Aim of the task: Write out exactly the lines from the one containing "common name: domestic cow" through the last line of the records below, both included, and leave out any pictures.
[[ Extracted records, beginning ]]
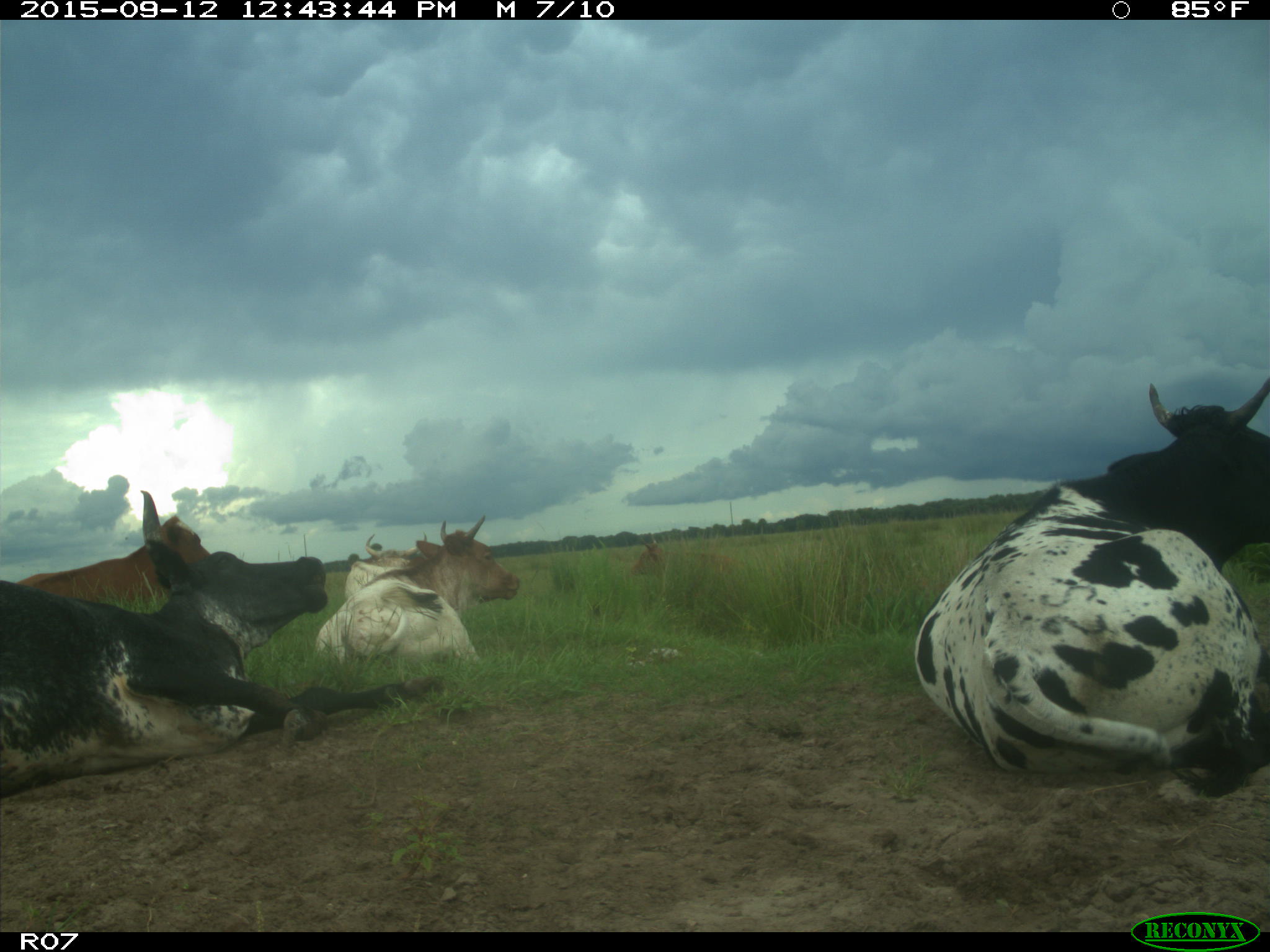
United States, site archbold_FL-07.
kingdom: Animalia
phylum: Chordata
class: Mammalia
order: Artiodactyla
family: Bovidae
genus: Bos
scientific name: Bos taurus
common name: domestic cow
Bos taurus (domestic cow).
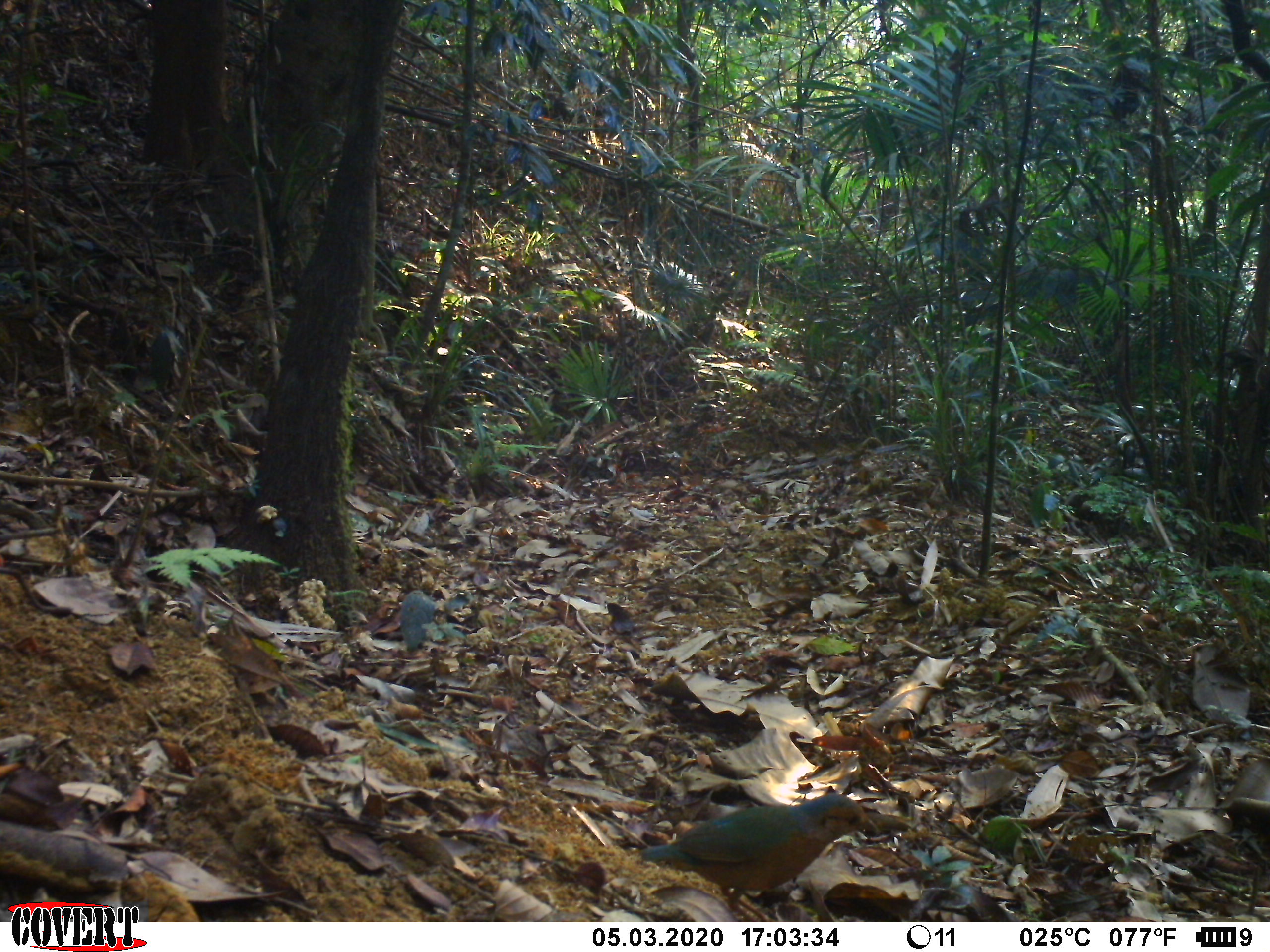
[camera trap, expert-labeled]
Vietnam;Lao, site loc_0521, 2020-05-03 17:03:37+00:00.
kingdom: Animalia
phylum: Chordata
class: Aves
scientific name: Aves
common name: bird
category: unidentified bird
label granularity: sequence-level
[[ Extracted records, end ]]
Solution to the exercise:
common name: domestic cow
Bos taurus (domestic cow).
[camera trap, expert-labeled]
Vietnam;Lao, site loc_0521, 2020-05-03 17:03:37+00:00.
kingdom: Animalia
phylum: Chordata
class: Aves
scientific name: Aves
common name: bird
category: unidentified bird
label granularity: sequence-level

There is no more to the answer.